How to Check for Lice on Cats

Pet owners should check for lice during routine grooming procedures. In order to detect lice in cats, it's important to know what lice look like and the symptoms associated with lice infections. Although cat lice are very similar in appearance to human lice, the type of insect that affects cats is specific to felines and cannot be transmitted to humans. Lice are insects that complete their life cycle of growth within 21 days. Blood sucking lice such as Felicola subrostratus attach themselves to the cat's skin, feed off the host and multiply. Pets suffering from lice also exhibit certain symptoms that enable pet owners to determine infection.

Symptoms of Lice in Cats Include:

  • Excessive itching
  • Redness accompanied by itching
  • Hair loss
  • Anemia
  • Dull coat

Detection of Feline Lice

Pet owners can detect lice early by careful examination of the cat's coat and skin. Feline lice are flat, wingless and oval shaped insects. They tend to attach themselves to areas around the cat's ears, head and neck. In addition, lice lay eggs, commonly known as nits. Feline nits are also visible to the naked eye as they appear like tiny grains, white in color. Cats suffering from severely matted fur may exhibit certain symptoms of lice infections. Pet owners should use a flea comb to detect any nits or insects collected on the comb.

Transmission of Feline Lice

Since feline lice are wingless insects, the common mode of transmission is direct contact with infected cats. Grooming tools serve as a carrier of nits and lice to other pets. However, feline lice are species specific and multiply only after feeding and thriving on the primary host. Feline lice are also unable to survive in the environment or surroundings for a prolonged period of time.

Diagnosis and Treatment of Feline Lice

Feline lice can also be clinically diagnosed through physical examination of affected parts of the body. The vet will look for dry or coarse hair and the presence of nits or lice on the skin and coat. If the lice infection is severe, the vet will perform a blood test to rule out anemia. Since feline lice can be transmitted to other cats living in the same household, it's best to start treatment early and take preventive measures to avoid re-infection.

Treatment Options for Feline Lice

There are various over the counter medicated shampoos and products that treat feline lice.

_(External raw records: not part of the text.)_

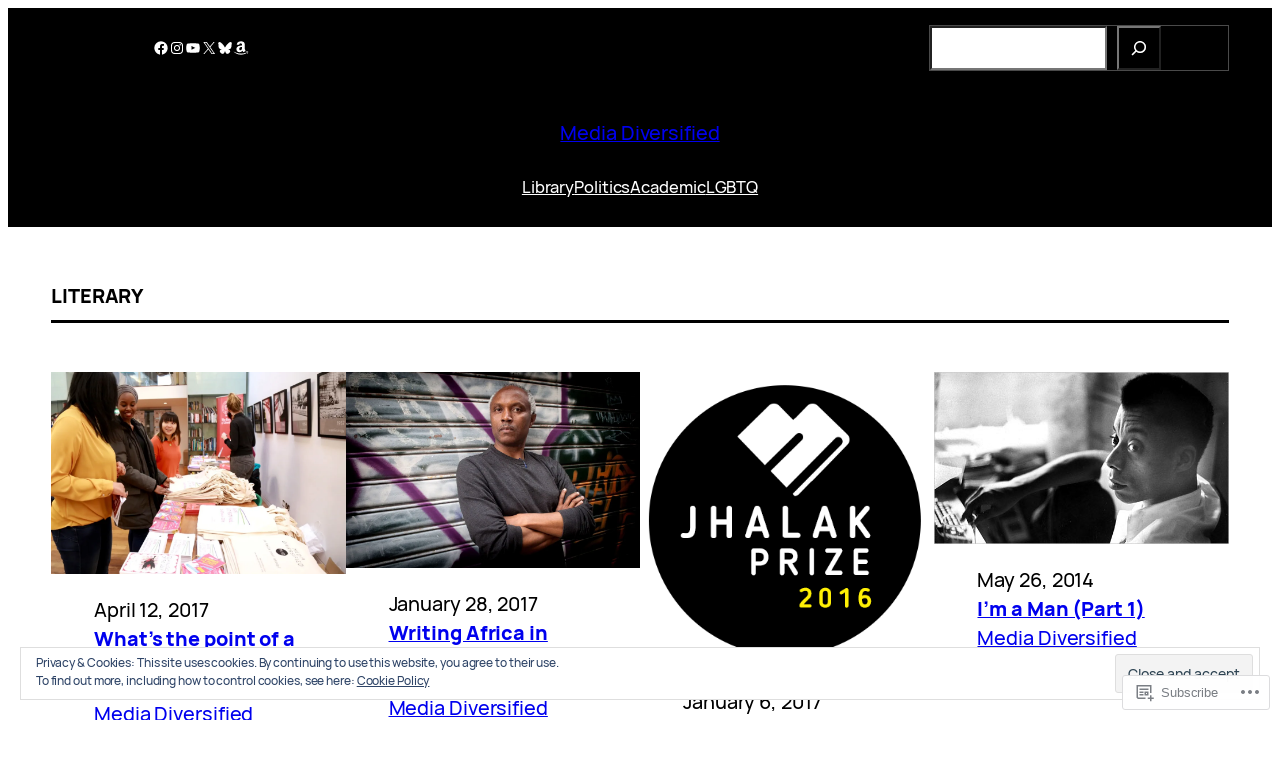

--- FILE ---
content_type: application/javascript
request_url: https://mediadiversified.org/wp-content/plugins/gutenberg-core/v22.2.0/build/scripts/a11y/index.min.js?m=1764855221i&ver=1764773748157
body_size: 843
content:
"use strict";var wp;(wp||={}).a11y=(()=>{var v=Object.create;var r=Object.defineProperty;var A=Object.getOwnPropertyDescriptor;var E=Object.getOwnPropertyNames;var C=Object.getPrototypeOf,I=Object.prototype.hasOwnProperty;var d=(t,e)=>()=>(e||t((e={exports:{}}).exports,e),e.exports),B=(t,e)=>{for(var n in e)r(t,n,{get:e[n],enumerable:!0})},s=(t,e,n,i)=>{if(e&&typeof e=="object"||typeof e=="function")for(let o of E(e))!I.call(t,o)&&o!==n&&r(t,o,{get:()=>e[o],enumerable:!(i=A(e,o))||i.enumerable});return t};var p=(t,e,n)=>(n=t!=null?v(C(t)):{},s(e||!t||!t.__esModule?r(n,"default",{value:t,enumerable:!0}):n,t)),T=t=>s(r({},"__esModule",{value:!0}),t);var c=d((P,l)=>{l.exports=window.wp.domReady});var u=d((_,m)=>{m.exports=window.wp.i18n});var N={};B(N,{setup:()=>w,speak:()=>g});var k=p(c());function a(t="polite"){let e=document.createElement("div");e.id=`a11y-speak-${t}`,e.className="a11y-speak-region",e.setAttribute("style","position:absolute;margin:-1px;padding:0;height:1px;width:1px;overflow:hidden;clip-path:inset(50%);border:0;word-wrap:normal !important;"),e.setAttribute("aria-live",t),e.setAttribute("aria-relevant","additions text"),e.setAttribute("aria-atomic","true");let{body:n}=document;return n&&n.appendChild(e),e}var f=p(u());function x(){let t=document.createElement("p");t.id="a11y-speak-intro-text",t.className="a11y-speak-intro-text",t.textContent=(0,f.__)("Notifications"),t.setAttribute("style","position:absolute;margin:-1px;padding:0;height:1px;width:1px;overflow:hidden;clip-path:inset(50%);border:0;word-wrap:normal !important;"),t.setAttribute("hidden","");let{body:e}=document;return e&&e.appendChild(t),t}function y(){let t=document.getElementsByClassName("a11y-speak-region"),e=document.getElementById("a11y-speak-intro-text");for(let n=0;n<t.length;n++)t[n].textContent="";e&&e.setAttribute("hidden","hidden")}var h="";function b(t){return t=t.replace(/<[^<>]+>/g," "),h===t&&(t+="\xA0"),h=t,t}function g(t,e){y(),t=b(t);let n=document.getElementById("a11y-speak-intro-text"),i=document.getElementById("a11y-speak-assertive"),o=document.getElementById("a11y-speak-polite");i&&e==="assertive"?i.textContent=t:o&&(o.textContent=t),n&&n.removeAttribute("hidden")}function w(){let t=document.getElementById("a11y-speak-intro-text"),e=document.getElementById("a11y-speak-assertive"),n=document.getElementById("a11y-speak-polite");t===null&&x(),e===null&&a("assertive"),n===null&&a("polite")}(0,k.default)(w);return T(N);})();
//# sourceMappingURL=index.min.js.map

If the cat is suffering from dermatitis and accompanying skin lesions, it's best to obtain a prescribed formula suited to individual cats. The only permanent way to remove nits attached to the coat of severely infected pets is shaving cat hair. Commercial medication such as Frontline and lime sulfur dips, safe for use on felines, are recommended for lice treatment. Since cat skin is more sensitive in comparison to a dog's, it's necessary to administer medication according to vet instructions. It's also best to avoid sudden discontinuation of treatment to prevent re-infection.

Although lice cause excessive itching and discomfort in pets, they can be easily controlled with medicated shampoos and dips. It's also necessary to groom and check hair coats of other pets living within close proximity to infected cats.